- **TASK OBJECTIVE**
What is the number of lines in the data that contain "different"? Nothing besides that number, please.

- **MATERIALS PROVIDED**
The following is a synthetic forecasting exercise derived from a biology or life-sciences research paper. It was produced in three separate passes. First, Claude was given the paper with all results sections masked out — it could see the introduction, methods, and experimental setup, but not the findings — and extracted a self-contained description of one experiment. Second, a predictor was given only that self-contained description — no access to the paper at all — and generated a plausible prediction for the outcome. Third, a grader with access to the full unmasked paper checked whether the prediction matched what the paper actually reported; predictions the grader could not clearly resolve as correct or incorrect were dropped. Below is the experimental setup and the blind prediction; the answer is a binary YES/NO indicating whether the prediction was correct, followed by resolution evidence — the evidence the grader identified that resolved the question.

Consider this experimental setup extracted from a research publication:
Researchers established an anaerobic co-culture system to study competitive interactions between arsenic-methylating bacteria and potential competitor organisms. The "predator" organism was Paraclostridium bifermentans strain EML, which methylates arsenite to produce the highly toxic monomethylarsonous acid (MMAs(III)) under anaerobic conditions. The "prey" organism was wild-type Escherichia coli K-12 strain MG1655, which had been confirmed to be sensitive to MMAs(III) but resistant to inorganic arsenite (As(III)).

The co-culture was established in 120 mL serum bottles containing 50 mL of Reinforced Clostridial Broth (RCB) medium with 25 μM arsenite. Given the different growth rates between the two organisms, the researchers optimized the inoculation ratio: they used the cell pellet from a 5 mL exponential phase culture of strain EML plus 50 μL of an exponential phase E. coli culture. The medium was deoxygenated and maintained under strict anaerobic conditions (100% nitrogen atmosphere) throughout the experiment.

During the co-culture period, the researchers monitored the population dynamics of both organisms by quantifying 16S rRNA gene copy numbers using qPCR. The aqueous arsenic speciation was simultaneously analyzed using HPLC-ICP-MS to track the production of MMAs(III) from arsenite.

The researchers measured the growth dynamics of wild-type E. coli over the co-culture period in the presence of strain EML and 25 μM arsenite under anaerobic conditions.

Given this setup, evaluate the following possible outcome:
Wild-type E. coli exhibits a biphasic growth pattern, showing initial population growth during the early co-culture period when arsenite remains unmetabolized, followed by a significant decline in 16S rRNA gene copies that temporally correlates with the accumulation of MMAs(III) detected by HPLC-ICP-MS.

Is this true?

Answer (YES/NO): YES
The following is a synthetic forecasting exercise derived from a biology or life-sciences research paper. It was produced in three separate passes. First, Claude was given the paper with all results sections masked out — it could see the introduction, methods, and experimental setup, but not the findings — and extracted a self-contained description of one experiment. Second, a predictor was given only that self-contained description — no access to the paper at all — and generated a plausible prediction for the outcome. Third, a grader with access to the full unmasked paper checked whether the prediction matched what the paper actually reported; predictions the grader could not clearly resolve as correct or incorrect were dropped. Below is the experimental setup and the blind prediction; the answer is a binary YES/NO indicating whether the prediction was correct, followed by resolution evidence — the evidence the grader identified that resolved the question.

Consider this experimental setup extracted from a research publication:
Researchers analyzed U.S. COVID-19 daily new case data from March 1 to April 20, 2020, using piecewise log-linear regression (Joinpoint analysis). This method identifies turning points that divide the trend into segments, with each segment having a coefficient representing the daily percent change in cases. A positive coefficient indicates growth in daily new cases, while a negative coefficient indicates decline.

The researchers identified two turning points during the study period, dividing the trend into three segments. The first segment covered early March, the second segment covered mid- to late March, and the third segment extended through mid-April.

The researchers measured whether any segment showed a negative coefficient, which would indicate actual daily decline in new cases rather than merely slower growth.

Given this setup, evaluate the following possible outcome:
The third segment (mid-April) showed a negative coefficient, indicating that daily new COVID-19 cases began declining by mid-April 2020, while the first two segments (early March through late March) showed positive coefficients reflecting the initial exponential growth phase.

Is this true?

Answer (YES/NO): YES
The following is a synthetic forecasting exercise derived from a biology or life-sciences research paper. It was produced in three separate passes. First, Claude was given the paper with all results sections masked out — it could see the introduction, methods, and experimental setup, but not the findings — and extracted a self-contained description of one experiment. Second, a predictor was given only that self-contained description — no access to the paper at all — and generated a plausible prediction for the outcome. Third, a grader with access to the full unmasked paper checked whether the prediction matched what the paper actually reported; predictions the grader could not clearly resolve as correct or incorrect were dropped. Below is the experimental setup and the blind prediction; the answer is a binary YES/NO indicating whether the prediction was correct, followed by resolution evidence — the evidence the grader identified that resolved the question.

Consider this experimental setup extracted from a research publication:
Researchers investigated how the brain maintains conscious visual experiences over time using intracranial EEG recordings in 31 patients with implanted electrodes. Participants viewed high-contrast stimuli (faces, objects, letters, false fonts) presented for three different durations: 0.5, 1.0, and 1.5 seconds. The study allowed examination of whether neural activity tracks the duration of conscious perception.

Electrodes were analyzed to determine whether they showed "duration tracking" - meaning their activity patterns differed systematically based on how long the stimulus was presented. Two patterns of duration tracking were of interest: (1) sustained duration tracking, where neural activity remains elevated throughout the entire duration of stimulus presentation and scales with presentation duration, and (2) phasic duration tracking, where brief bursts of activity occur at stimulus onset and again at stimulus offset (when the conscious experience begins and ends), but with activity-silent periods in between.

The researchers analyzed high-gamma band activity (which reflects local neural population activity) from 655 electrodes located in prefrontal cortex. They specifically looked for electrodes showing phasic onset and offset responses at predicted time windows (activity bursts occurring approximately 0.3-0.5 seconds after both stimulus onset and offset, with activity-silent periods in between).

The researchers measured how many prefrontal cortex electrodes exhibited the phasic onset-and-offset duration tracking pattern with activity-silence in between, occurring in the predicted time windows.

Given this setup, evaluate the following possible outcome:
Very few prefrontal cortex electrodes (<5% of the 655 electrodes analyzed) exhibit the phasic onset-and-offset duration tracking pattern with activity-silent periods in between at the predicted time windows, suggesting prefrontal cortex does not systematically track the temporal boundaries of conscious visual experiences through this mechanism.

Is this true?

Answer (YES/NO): YES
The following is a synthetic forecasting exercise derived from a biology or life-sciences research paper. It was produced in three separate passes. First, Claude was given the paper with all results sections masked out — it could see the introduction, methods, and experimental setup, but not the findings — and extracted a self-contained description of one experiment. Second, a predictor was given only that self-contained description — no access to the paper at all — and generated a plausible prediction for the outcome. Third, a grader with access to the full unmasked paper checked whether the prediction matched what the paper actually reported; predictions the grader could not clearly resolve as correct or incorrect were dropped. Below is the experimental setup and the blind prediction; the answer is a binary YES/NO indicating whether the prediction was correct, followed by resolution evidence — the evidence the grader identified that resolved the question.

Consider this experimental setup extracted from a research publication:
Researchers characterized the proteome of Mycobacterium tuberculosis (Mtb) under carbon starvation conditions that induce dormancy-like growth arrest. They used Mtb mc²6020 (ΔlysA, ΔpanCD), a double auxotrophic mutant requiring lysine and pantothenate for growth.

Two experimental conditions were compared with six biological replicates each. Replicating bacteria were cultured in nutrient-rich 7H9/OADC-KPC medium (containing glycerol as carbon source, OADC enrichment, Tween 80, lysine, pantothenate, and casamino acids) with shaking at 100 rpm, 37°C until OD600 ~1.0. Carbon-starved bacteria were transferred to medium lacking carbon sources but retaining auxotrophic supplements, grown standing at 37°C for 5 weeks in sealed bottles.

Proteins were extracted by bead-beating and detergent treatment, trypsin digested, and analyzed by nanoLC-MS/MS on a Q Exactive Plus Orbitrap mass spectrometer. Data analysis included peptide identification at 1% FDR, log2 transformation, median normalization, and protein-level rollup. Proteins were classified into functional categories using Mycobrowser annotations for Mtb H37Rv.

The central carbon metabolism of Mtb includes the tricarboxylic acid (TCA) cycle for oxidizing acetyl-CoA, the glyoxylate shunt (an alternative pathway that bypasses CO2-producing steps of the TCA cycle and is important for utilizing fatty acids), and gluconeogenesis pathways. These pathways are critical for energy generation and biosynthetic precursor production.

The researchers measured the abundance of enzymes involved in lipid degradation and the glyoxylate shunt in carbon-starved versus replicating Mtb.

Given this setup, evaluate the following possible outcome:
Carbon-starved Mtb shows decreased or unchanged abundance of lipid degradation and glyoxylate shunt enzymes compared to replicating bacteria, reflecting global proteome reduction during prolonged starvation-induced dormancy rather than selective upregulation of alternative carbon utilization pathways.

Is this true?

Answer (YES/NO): NO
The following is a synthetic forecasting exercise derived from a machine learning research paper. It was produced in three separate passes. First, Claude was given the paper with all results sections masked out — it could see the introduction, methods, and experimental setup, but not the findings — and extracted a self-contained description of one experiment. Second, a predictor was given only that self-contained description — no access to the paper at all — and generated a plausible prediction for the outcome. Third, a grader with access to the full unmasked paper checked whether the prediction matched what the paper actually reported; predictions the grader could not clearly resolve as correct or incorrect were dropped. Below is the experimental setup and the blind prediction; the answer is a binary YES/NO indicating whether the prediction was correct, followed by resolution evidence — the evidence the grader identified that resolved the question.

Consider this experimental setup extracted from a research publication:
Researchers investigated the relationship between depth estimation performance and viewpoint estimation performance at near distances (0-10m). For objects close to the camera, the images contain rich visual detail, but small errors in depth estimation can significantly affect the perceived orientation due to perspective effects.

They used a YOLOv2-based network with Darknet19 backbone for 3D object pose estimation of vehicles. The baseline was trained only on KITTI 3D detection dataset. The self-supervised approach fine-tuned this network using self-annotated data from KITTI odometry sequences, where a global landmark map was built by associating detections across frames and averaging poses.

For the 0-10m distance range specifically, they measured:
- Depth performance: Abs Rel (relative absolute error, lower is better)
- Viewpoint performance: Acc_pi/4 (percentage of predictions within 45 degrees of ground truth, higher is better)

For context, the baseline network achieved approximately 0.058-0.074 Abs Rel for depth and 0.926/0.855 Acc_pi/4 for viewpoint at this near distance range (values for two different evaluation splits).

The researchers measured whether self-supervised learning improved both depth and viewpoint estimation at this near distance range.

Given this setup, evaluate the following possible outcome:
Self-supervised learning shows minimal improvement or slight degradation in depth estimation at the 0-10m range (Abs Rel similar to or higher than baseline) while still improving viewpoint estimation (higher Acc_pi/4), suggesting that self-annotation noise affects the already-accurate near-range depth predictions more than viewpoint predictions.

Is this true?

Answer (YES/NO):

- **COMPLETED TASK**
3